_COMPLETE THE FOLLOWING_
(1) In the thread about reading large files in Perl, what does Ben conclude about where the slowdown occurs, and what observation leads him to that conclusion?
(2) In the records, swap "paving stone" for "paver" in the lines running from the line with "As seen in the photograph, in considering" through the end of the records, and give those lines with everything else unchanged.

_DOCUMENT_
______________________________

Strange behavior when working with large files

bjamin · Jul 1, 2005

I have been working on a strange problem I've been having. I am reading
a series of large files (50 mb or so) in one at a time with:
@lines = <FILE>;
or (same behavior with each)
while(<FILE>){
push(@lines, $_);
}
The first time I read a file it will read into the array in about 2
seconds. The second time I try to read a file in (the same size) it
takes about 20 seconds. Everything is declared locally inside the loop
so, everything is leaving scope. I am not sure why it is taking so much
longer the second time.

I have narrowed the problem down to a few different areas:

1. It seems that if I read the file into a large scaler by $/ = undef,
the file gets read faster. So, I assume the slow down is taking place
inside the spliting of the lines.

2. If I try to append to one large array, rather then rewritting to a
different array, the slow down does not occur. So it seems Perl has a
hard time with the memory it already has but its fine with memory it
just took from the system?

3. The problem does not seem to happen in Linux, but I'm working
Windows.

Any suggestions for a workaround? Has anyone else seen this? Thanks in
advance.

Ben

A. Sinan Unur · Jul 1, 2005

(e-mail address removed) wrote in

I have been working on a strange problem I've been having. I am
reading a series of large files (50 mb or so) in one at a time with:
@lines = <FILE>;
or (same behavior with each)
while(<FILE>){
push(@lines, $_);
}

Why do you think you need to do that?

2. If I try to append to one large array, rather then rewritting to a
different array, the slow down does not occur. So it seems Perl has a
hard time with the memory it already has but its fine with memory it
just took from the system?

perldoc -q memory

Sinan

bjamin · Jul 1, 2005

I need it to be in an array because I am deleteing lines and
re-ordering some lines, so I can't work on anything unless I have the
whole thing to do comparisons.

Ben

Fabian Pilkowski · Jul 2, 2005

* [email protected] said:
I have been working on a strange problem I've been having. I am reading
a series of large files (50 mb or so) in one at a time with:
@lines = <FILE>;
or (same behavior with each)

______________________________

_PROVIDED MATERIAL_
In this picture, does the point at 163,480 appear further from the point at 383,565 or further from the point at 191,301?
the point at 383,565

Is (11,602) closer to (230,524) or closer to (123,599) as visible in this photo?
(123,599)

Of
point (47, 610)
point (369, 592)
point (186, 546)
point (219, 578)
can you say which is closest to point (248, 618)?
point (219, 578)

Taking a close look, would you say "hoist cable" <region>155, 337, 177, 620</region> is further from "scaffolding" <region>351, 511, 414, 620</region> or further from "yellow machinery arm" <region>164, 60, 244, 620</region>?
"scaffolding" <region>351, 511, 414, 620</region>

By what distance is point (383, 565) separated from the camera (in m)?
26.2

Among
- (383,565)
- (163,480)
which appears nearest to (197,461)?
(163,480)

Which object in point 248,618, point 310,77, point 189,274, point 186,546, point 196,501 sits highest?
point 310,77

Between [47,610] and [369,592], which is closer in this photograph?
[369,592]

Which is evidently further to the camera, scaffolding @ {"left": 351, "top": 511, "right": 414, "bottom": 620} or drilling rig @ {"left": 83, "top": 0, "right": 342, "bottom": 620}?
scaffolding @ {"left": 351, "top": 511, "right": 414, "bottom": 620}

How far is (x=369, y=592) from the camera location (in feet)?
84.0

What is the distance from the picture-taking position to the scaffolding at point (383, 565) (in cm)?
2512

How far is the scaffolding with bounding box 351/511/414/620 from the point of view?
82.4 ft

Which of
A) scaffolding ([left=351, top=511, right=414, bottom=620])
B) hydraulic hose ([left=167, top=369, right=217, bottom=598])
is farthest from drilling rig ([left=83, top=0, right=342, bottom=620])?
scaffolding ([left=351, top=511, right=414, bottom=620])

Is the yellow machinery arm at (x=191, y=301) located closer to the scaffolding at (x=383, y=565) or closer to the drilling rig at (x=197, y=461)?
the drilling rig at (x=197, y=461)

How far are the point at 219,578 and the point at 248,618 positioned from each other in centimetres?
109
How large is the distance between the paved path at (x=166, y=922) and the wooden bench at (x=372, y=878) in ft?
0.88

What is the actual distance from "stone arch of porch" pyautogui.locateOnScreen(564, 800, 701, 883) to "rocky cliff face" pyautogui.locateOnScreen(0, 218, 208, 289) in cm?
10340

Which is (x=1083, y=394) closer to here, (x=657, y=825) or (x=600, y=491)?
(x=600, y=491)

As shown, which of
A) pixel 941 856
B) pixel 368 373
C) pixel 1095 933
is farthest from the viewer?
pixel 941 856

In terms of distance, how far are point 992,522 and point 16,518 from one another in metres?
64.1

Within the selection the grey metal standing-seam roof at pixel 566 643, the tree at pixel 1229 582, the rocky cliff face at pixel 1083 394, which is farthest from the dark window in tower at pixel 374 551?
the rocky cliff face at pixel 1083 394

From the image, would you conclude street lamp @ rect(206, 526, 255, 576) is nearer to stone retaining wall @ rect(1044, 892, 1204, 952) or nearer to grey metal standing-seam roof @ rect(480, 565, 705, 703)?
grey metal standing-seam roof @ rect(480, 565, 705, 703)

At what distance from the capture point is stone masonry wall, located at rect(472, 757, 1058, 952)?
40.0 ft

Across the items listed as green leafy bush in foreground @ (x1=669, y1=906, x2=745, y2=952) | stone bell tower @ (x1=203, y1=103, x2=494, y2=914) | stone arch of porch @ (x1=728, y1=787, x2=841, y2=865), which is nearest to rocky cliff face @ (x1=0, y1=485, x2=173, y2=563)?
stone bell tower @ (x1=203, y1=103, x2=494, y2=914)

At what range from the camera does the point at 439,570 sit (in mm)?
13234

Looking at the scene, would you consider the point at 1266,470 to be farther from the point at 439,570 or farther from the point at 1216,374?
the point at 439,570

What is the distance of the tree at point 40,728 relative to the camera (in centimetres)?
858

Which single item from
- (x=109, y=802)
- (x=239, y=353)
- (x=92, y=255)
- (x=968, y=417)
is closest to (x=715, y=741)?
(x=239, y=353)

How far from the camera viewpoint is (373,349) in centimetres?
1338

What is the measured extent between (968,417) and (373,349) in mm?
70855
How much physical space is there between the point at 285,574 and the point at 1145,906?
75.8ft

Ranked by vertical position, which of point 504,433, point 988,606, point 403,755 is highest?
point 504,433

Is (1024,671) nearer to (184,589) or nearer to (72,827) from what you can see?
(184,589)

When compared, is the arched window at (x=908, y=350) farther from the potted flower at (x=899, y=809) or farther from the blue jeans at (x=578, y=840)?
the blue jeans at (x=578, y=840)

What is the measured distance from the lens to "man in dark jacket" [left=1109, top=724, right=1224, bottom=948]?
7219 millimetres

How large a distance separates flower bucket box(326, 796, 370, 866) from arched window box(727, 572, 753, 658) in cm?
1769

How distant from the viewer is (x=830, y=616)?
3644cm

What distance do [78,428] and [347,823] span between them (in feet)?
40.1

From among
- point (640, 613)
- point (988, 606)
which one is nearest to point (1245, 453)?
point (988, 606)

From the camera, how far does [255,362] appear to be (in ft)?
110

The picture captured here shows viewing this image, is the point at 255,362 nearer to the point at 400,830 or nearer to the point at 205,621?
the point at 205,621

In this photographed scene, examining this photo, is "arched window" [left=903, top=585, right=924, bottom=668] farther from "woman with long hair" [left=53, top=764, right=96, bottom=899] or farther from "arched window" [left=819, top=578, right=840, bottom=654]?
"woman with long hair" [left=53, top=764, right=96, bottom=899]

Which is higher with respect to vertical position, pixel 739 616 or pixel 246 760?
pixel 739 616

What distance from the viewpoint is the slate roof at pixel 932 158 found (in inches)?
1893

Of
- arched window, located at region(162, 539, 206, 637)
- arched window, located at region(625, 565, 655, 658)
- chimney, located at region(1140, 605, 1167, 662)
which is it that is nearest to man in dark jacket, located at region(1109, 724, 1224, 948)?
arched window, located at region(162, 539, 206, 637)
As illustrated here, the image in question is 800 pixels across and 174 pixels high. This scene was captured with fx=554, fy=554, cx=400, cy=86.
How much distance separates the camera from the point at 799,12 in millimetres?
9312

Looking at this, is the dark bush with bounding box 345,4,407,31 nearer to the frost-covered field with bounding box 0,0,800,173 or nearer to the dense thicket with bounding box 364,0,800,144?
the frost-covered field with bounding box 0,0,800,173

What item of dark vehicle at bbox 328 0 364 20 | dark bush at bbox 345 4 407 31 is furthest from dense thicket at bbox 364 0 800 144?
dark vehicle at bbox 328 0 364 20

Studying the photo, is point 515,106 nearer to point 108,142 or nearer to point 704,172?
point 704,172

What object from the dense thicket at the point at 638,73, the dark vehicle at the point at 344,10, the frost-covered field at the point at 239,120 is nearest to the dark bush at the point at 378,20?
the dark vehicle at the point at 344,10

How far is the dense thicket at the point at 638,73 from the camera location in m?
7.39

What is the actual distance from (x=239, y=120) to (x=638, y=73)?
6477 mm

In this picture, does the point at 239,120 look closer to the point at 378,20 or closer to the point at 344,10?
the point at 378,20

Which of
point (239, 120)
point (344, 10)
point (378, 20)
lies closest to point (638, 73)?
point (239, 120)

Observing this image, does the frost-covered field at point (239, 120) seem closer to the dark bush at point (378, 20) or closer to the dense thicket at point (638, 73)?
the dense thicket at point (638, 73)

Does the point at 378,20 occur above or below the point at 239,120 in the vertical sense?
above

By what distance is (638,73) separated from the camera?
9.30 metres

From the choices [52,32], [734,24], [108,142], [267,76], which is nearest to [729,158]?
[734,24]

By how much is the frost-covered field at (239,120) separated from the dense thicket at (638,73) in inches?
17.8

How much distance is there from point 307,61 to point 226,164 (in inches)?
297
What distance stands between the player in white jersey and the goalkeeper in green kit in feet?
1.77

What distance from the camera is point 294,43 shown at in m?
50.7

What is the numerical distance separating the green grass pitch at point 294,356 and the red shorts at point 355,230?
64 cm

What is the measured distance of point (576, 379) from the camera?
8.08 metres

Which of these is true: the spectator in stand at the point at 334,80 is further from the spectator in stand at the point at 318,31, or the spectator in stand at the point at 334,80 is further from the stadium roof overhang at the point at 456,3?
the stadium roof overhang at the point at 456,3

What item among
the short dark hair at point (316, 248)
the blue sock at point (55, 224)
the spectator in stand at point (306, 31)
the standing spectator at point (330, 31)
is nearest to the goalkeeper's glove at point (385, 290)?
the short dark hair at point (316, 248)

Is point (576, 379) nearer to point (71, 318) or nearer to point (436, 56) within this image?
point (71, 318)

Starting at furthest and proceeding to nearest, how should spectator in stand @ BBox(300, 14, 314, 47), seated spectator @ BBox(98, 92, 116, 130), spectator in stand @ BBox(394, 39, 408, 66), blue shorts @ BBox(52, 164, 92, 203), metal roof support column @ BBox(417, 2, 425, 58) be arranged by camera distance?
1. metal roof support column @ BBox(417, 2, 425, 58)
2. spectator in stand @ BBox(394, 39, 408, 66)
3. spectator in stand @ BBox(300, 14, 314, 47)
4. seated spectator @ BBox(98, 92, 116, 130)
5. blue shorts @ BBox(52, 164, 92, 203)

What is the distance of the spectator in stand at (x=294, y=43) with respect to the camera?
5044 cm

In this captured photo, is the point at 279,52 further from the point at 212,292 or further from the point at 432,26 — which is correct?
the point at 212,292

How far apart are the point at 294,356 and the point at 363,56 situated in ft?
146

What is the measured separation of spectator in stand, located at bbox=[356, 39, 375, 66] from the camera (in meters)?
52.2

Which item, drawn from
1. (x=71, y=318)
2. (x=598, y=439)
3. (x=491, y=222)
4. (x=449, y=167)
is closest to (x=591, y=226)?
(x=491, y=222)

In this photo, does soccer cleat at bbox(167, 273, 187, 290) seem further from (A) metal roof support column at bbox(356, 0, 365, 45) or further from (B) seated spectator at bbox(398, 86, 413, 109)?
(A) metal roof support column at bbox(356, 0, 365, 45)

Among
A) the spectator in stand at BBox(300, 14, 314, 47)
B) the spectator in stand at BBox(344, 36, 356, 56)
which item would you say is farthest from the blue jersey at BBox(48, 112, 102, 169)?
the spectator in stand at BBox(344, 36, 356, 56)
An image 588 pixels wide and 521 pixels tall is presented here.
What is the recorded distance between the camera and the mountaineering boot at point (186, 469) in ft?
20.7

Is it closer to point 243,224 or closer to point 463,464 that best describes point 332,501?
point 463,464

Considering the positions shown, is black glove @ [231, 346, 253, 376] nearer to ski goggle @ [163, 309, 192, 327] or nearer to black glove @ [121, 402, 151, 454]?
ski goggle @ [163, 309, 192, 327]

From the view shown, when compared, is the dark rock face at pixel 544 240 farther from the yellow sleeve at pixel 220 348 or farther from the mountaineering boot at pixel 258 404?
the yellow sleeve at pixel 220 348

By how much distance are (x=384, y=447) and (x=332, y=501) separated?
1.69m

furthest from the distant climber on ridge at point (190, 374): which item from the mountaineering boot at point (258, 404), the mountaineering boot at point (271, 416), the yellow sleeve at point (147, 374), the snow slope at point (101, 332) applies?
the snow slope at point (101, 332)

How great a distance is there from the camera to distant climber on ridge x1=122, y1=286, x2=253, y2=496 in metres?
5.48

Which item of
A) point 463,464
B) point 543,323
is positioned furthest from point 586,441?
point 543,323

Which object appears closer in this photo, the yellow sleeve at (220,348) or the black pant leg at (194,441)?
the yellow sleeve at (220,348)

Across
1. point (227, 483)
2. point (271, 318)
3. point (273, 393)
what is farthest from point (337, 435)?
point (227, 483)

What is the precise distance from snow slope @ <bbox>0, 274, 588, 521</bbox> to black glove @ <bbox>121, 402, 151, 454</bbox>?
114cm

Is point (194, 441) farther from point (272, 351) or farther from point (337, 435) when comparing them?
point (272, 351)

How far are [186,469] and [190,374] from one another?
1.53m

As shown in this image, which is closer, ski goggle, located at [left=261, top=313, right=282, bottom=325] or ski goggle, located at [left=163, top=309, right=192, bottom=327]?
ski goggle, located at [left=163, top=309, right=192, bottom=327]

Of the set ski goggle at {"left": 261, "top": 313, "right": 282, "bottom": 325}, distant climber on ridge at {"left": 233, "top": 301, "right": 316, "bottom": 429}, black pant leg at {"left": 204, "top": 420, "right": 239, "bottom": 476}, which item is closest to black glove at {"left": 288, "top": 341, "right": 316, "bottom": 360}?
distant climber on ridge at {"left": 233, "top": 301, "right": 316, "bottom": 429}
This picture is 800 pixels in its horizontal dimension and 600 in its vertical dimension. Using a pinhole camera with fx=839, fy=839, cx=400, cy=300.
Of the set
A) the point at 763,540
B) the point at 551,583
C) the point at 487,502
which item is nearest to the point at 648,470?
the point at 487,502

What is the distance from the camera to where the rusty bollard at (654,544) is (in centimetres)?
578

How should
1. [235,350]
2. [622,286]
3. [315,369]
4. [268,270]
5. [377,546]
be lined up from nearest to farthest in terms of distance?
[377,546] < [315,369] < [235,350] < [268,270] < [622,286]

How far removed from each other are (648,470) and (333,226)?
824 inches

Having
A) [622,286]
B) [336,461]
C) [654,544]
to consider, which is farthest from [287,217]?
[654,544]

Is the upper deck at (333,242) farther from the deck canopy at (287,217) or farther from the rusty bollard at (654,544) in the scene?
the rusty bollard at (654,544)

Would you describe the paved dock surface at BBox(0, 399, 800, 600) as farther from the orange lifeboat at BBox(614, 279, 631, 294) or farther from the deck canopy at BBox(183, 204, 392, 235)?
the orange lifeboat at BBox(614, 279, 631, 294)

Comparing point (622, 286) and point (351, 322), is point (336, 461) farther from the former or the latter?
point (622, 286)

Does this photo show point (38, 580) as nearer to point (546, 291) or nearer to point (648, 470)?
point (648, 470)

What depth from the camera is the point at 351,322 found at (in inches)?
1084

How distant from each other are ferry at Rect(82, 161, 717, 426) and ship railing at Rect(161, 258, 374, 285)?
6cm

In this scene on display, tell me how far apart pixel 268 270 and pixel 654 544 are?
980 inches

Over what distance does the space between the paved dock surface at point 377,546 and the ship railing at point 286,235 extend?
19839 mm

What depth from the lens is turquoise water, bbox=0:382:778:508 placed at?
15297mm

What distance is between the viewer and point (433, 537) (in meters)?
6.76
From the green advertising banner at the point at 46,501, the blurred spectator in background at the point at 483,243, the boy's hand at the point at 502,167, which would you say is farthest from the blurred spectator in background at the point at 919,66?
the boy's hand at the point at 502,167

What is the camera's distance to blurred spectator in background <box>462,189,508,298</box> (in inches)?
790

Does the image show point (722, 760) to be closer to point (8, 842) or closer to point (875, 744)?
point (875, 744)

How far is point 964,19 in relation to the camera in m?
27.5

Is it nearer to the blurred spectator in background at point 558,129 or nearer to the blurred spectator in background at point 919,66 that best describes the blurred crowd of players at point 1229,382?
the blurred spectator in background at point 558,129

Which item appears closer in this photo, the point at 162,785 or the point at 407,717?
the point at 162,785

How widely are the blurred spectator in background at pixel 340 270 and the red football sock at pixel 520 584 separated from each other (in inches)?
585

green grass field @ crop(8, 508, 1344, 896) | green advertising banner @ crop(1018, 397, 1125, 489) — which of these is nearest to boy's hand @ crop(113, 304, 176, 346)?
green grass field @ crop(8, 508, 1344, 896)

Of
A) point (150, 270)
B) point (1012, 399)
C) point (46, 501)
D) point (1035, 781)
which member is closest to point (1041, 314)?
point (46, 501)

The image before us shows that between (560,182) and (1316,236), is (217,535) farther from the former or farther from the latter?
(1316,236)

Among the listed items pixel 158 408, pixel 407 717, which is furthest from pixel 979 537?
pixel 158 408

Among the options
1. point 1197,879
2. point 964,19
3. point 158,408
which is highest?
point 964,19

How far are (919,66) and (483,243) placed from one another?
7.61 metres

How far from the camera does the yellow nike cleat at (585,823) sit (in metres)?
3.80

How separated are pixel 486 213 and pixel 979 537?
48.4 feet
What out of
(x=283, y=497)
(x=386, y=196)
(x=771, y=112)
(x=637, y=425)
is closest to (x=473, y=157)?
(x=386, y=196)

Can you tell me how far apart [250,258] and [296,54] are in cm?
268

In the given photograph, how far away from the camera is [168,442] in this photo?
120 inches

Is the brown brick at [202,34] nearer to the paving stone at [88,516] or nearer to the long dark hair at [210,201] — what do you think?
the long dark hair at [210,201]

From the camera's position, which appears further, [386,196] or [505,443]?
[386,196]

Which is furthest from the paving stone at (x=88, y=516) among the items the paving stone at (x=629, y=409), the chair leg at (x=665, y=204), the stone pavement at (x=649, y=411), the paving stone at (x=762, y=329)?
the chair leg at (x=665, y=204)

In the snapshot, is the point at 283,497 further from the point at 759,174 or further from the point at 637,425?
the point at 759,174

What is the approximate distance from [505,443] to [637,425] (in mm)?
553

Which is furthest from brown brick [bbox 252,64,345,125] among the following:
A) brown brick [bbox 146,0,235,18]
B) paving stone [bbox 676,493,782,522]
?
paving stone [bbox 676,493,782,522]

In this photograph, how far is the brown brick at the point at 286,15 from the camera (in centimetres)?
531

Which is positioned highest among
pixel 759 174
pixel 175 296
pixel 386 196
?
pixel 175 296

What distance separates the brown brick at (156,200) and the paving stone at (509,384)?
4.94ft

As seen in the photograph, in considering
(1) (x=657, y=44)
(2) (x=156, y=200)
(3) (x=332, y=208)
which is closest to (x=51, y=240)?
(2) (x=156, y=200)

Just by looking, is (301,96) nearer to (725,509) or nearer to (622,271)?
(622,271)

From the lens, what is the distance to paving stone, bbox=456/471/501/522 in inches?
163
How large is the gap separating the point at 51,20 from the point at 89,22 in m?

______________________________

_PROBLEM SOLUTIONS_
(1) Ben concludes that the slowdown happens while the file is being split into lines. He bases this on his observation that the file is read faster when he reads it into one large scalar by setting $/ = undef.

(2)
As seen in the photograph, in considering
(1) (x=657, y=44)
(2) (x=156, y=200)
(3) (x=332, y=208)
which is closest to (x=51, y=240)?
(2) (x=156, y=200)

Just by looking, is (301,96) nearer to (725,509) or nearer to (622,271)?
(622,271)

From the lens, what is the distance to paver, bbox=456/471/501/522 in inches?
163
How large is the gap separating the point at 51,20 from the point at 89,22 in m?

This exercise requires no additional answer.